If we concede this, though, then we've knocked down the central justification for GOP policies, which is that tax cuts have enormous effects on the economy. If economic growth is mostly driven by things other than fiscal policy, then we can return to the slightly higher upper-bracket tax rates of the Clinton era and have lower deficits, stronger government benefits for the non-rich, with little or no trade-off for economic growth.


So the conservative argument fundamentally depends upon denying the 1990s. There is a two-step process here. The first step is deviously brilliant: Insist that undoing the Bush tax cuts would be some radical new left-wing experiment that's never been tried before in this country. When Hillary Clinton proposed to restore the top tax rate to where it stood before 2001, Lawrence Kudlow fulminated, "This is France before Sarzoky stuff." Mitt Romney said, "I don't think that her platform would get her elected president of France, let alone president of this country." (This was in keeping with the line of attack a Romney strategy document neatly summarized as "Hillary=France.") Now, you might think that, if any comparison could be drawn from a plan to bring tax rates in the United States back to where they were in the '90s, it would be to ... the United States in the '90s. But conservatives understand that this would not be sufficiently frightening, so they've decided that France is the more apt parallel.


Having successfully severed the '90s from the administration that presided over them, the second step is to suture those years onto the Republican record.
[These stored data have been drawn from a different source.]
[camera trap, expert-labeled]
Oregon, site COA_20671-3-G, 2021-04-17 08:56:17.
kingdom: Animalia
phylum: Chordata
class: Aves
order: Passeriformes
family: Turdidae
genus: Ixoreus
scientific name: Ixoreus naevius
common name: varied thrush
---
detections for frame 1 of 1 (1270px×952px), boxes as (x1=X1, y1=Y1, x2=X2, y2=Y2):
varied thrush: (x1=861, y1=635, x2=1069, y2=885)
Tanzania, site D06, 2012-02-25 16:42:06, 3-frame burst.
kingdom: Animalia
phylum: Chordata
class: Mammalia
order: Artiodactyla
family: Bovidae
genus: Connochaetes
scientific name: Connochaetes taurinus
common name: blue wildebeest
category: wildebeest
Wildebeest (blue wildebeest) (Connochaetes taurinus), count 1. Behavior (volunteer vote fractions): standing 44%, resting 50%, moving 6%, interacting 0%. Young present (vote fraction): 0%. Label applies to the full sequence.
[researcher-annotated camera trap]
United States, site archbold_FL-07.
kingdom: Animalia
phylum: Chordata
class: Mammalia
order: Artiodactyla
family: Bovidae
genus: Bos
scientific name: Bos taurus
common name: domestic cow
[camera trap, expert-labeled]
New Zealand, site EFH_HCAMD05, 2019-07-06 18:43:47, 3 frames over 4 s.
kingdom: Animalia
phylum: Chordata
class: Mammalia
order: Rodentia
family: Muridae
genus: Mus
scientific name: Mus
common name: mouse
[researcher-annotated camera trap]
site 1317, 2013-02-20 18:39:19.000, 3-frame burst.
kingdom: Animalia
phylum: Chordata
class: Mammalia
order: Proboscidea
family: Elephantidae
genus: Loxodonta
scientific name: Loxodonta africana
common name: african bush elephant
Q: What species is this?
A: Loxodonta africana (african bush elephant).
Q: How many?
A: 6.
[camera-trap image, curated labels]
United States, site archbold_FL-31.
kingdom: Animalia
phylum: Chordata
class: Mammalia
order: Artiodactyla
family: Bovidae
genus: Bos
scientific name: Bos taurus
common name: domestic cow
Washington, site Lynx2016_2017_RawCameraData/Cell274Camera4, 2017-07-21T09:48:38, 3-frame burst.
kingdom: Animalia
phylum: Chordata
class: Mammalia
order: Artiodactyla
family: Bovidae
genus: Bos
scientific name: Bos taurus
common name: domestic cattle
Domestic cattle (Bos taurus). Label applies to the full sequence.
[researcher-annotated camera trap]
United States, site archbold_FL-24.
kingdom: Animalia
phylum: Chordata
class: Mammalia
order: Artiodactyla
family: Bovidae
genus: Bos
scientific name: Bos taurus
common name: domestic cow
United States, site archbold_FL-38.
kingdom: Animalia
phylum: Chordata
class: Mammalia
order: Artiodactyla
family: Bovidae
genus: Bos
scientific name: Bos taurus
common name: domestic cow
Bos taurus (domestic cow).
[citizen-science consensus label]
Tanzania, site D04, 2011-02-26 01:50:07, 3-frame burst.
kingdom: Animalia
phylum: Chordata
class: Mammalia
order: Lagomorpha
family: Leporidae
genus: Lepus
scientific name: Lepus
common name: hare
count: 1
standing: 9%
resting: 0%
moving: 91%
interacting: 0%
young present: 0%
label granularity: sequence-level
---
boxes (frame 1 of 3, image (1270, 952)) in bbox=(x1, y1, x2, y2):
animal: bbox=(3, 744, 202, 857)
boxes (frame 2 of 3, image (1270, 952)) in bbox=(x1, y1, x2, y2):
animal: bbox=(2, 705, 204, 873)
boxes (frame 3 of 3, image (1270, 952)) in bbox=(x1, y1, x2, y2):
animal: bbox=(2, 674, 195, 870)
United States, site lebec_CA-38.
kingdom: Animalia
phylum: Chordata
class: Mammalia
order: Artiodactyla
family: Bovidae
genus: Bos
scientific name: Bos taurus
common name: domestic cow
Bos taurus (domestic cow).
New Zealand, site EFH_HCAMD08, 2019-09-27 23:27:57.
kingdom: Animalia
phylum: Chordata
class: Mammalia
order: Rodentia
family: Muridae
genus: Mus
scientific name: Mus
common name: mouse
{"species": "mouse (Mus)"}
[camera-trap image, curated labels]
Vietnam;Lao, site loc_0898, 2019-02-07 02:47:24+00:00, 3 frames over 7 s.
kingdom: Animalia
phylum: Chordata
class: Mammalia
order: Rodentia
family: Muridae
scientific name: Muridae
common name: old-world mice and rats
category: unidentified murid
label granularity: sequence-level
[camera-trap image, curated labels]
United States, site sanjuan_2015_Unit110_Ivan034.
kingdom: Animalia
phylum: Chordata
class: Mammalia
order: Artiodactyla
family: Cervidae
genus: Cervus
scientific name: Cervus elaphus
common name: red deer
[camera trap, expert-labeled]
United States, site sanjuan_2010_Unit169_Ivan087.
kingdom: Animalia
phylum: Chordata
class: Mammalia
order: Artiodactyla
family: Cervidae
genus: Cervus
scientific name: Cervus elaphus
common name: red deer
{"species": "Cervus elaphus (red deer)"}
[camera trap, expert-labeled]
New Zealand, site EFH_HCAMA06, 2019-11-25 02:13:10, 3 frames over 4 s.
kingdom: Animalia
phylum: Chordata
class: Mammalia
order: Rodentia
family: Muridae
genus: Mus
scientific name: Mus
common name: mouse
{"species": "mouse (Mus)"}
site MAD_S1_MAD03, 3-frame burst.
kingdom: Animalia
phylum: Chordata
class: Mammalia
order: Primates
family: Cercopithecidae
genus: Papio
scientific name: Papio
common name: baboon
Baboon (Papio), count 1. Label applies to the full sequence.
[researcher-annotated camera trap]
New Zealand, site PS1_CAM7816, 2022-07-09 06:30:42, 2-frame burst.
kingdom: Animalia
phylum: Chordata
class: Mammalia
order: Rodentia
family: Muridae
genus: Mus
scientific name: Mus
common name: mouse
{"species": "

Numerous conservatives, most prominently Kudlow, have begun speaking of the "twenty-five-year Reagan boom." (Note that conservatives like Kudlow are able to assert this while simultaneously asserting that, if we reinstated the policies that held sway during the most prosperous stretch of that 25-year boom, we would be just like France.)


A related trick is to find ever more statistically creative ways of giving George W. Bush credit for the '90s. Earlier this year, Republican Senator Judd Gregg asked the Congressional Budget Office to calculate how low-income families with children fared since 1991. Why since 1991? That way it would lump together eight years of low-wage growth with the four years of low-wage decline that followed. Sure enough, the study found those families enjoyed sharply higher income through the '90s and then have seen their income drop ever since. The Wall Street Journal editorial page seized upon this finding to declare that "the poor have been getting less poor."


Earlier this summer, visiting American Enterprise Institute scholar Arthur C. Brooks pulled the same trick. He triumphantly noted that poor- and middle- income workers have seen their incomes rise "between 1993 and 2003"--yes, eight of those ten years took place on Clinton's watch, before incomes for the poor started to drop--then proceeded to flay liberals for being obsessed with inequality. This elementary-level statistical legerdemain was considered so insightful that both City Journal and the Journal editorial page decided to print it. Perhaps those esteemed right-wing publications will also be interested to learn that Barry Bonds and I have combined to hit 762 home runs, which surely qualifies me as the greatest baseball player of all time.